戦艦大和の主砲発射試験などを行なっていた呉海軍工廠 亀ヶ首試射場跡を巡るツアーに参加するために呉へ向かう途中、夏空の広がる風景を堪能しようと灰ヶ峰へ立ち寄ってみました。
呉湾側。街の背後にある灰ヶ峰からは、呉の街の広がりと呉湾を囲って穏やかな港として形作っている倉橋島・江田島が見渡せます。
阿賀方面と水平線の上に横たわる四国の山々。今日は遠くまで気持ちよく見渡せる日でした。
集合時間にもかなり余裕があるのでのんびりと呉の街並みを楽しんでいると、下の方から重たい排気音がしてきました。大型バイクだろうと思い込んで振り返らず風景を眺めていたら、
ダルマセリカ‥!むちゃくちゃ綺麗!
乗っていらっしゃったのは気さくにお話のできる初老の方。19歳で購入して以来40年乗り続けているというセリカST。
GTじゃなくてSTというところがミソで「GTは今でも結構持っている方が多いけれど、STは皆手放してしまっているからかえって状態維持された車両が少ないんですよ」と。なるほど。今となってはグレードだけじゃなくて古さそのものにもプレミアムがつくというわけです。
1600ccのこのエンジン、平地だと13km/lくらいで走るそうです。
外装は再塗装ですが、エンジン内部の白い部分が元々の塗色。マスキングして塗り分けするのかなと思ってよくみてみると、シャーシと外装部分はM8くらいのボルト数本でとめられているようで、これなら外装剥がして塗装するのも楽だとは思いますが‥なんか感覚がバイクっぽいですね。
当時のスポーツカーの象徴ともいえる横一直線に並ぶ「n連メーター」。

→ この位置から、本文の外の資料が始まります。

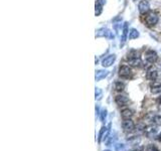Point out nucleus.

セリカは5連メーターなんですね。
「学生のときに買って、友達2人と信州へ旅行へ行きました。当時はお金がなかったのでお土産がわりに石でできたシフトノブを買ってその場で付け替えたんです」と、シフトノブでさえ思い入れの深い品。内装もとても綺麗にされていらっしゃいました。
ディーラーに持っていってももういじれる人がいないそうです。いじる人自体がこの車より若いですしね‥。
うちのGB250なんかもそうですが、今の技術で作ろうと思えばいくらでも作れるけれど、作ることに意味はないしなにより時代の重みというものは加えようもない‥なかなか近くでじっくりとこういう車両を見る機会がありませんでしたから、とても良い時間を過ごさせていただきました。